The Cutting Edge is a 1991 romantic sports comedy-drama set in the allegedly exciting world of Olympic-level figure-skating. Ice maiden Moira Kelly has been reared from birth by her driving father (Stepfather star Terry O’Quinn adding a creepy touch) to be a champion, but is constantly let down because she’s so unpleasant that no one wants to be her partner. On the other side of the tracks, macho jock DB Sweeney is invalided out of ice hockey and recruited by Kelly’s Russian coach (Roy Dotrice) to team up with her. They hate each other on sight but develop into a potential winning team, and, in between being nasty to each other, fall in nauseating lurve. The tension builds up as to who is going to win that Olympic gold medal in the finale (guess!) and whether the leads will be able to hold off strangling each other in time for the big last-minute clinch.

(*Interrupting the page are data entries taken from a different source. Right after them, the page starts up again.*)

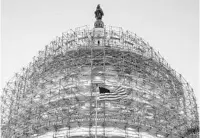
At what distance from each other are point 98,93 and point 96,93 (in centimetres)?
37

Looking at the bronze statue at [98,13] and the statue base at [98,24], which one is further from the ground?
the bronze statue at [98,13]

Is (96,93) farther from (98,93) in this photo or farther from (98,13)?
(98,13)

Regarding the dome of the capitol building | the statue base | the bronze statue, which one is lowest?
the dome of the capitol building

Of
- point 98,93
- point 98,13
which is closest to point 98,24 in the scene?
point 98,13

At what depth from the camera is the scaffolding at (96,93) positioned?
77.7 ft

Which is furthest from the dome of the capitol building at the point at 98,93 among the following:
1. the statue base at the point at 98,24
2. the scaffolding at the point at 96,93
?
the statue base at the point at 98,24

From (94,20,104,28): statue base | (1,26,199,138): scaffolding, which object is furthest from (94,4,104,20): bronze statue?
(1,26,199,138): scaffolding

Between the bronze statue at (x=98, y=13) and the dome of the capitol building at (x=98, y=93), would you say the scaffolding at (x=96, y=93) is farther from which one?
the bronze statue at (x=98, y=13)

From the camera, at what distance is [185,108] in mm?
29312

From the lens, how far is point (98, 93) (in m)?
24.4

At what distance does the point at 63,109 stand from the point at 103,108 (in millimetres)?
3137

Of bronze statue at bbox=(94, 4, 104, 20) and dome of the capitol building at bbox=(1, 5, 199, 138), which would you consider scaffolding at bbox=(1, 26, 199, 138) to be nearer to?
dome of the capitol building at bbox=(1, 5, 199, 138)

The whole thing is a stew of mismatched couple and underdog-triumphs-in-sport clichés, directed by ex-Starsky and Hutch star Paul Michael Glaser, but it really falls down because Sweeney and Kelly obviously can’t skate for toffee. The on-ice sequences, choreographed by medal-winning Robin Cousins in an only-job-he’s-fit-for turn, employ doubles and tricky editing, which means the climactic struggle has to be quite literally skated over.
Reviews
There are no reviews yet.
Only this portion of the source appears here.